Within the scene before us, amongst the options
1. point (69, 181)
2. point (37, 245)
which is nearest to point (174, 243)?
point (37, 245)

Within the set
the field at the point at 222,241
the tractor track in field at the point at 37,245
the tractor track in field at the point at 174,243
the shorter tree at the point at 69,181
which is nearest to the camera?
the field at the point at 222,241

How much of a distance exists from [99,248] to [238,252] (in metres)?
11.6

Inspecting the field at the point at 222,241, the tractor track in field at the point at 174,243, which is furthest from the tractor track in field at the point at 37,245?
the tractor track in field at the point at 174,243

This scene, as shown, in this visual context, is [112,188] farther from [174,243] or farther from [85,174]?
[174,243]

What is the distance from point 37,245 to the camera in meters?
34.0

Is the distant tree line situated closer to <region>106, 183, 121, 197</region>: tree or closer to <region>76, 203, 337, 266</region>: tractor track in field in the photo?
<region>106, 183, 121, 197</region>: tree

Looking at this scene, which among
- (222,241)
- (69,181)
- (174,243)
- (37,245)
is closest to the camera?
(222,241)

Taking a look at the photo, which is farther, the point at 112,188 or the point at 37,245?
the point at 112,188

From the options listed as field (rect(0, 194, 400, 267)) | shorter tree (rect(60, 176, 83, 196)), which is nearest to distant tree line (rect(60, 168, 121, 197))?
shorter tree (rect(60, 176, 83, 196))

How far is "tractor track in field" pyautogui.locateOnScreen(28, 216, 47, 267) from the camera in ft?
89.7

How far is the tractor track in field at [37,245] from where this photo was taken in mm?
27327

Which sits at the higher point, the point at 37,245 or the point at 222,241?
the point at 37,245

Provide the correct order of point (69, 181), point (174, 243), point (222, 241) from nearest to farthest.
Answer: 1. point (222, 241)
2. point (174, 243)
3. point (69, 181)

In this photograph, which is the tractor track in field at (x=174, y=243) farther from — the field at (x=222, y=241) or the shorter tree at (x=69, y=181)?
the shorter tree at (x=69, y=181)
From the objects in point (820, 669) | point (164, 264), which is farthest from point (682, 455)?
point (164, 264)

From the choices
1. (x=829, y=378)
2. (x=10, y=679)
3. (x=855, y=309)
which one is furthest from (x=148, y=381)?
= = = = = = =
Извлеките из записей выше все строки, содержащие слово «Within». Регистр букв учитывается.

Within the scene before us, amongst the options
Within the set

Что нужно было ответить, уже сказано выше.